== Input for this task

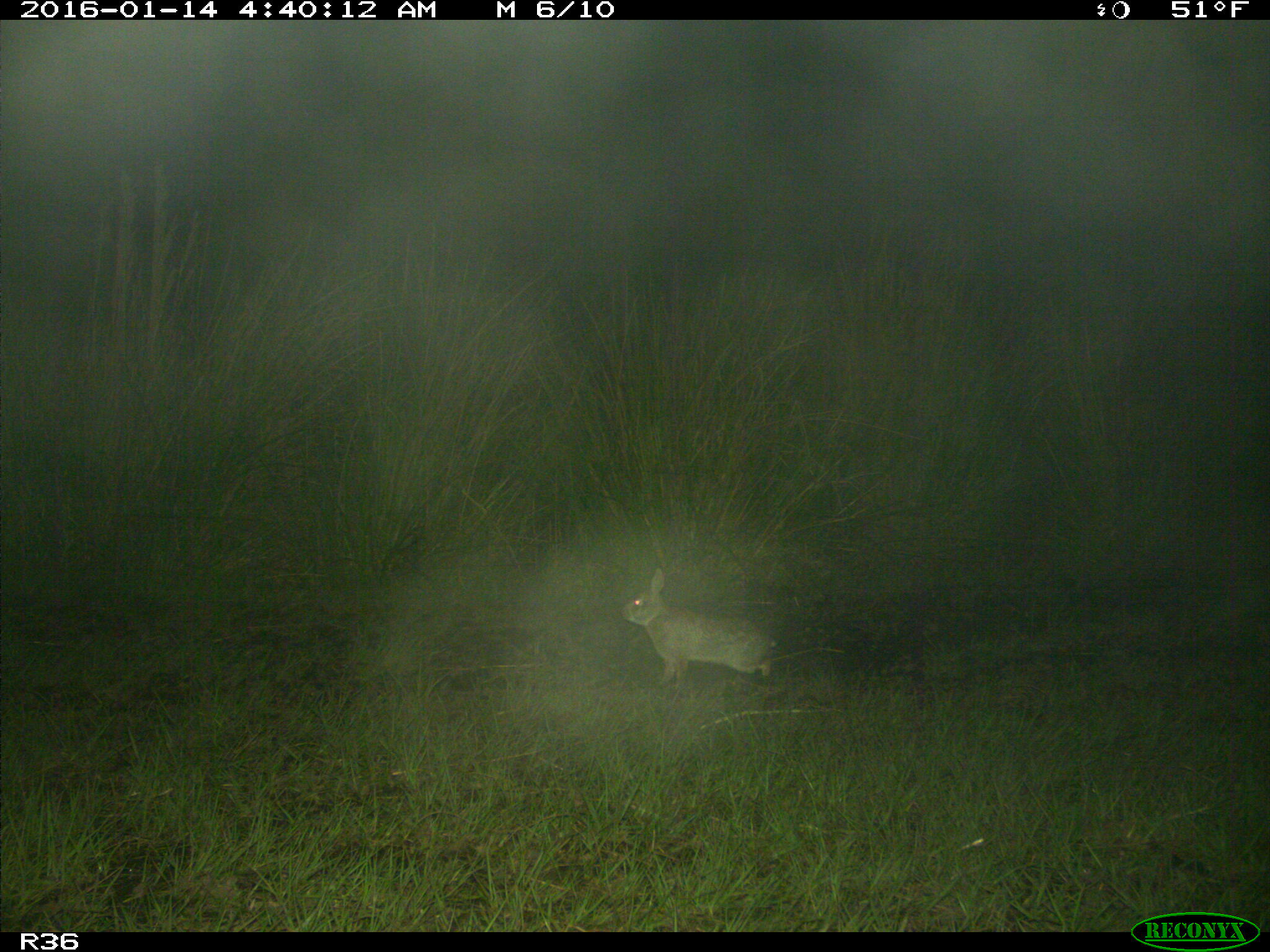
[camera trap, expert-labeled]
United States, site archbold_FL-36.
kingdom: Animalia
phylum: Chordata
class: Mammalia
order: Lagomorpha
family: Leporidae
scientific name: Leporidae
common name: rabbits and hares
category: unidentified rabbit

====

→ **Task objective**
Reproduce the lines from the one containing "United States, site archbold_FL-36." to the end of the entries, keeping both ends and adding nothing.

→ **Problem solution**
United States, site archbold_FL-36.
kingdom: Animalia
phylum: Chordata
class: Mammalia
order: Lagomorpha
family: Leporidae
scientific name: Leporidae
common name: rabbits and hares
category: unidentified rabbit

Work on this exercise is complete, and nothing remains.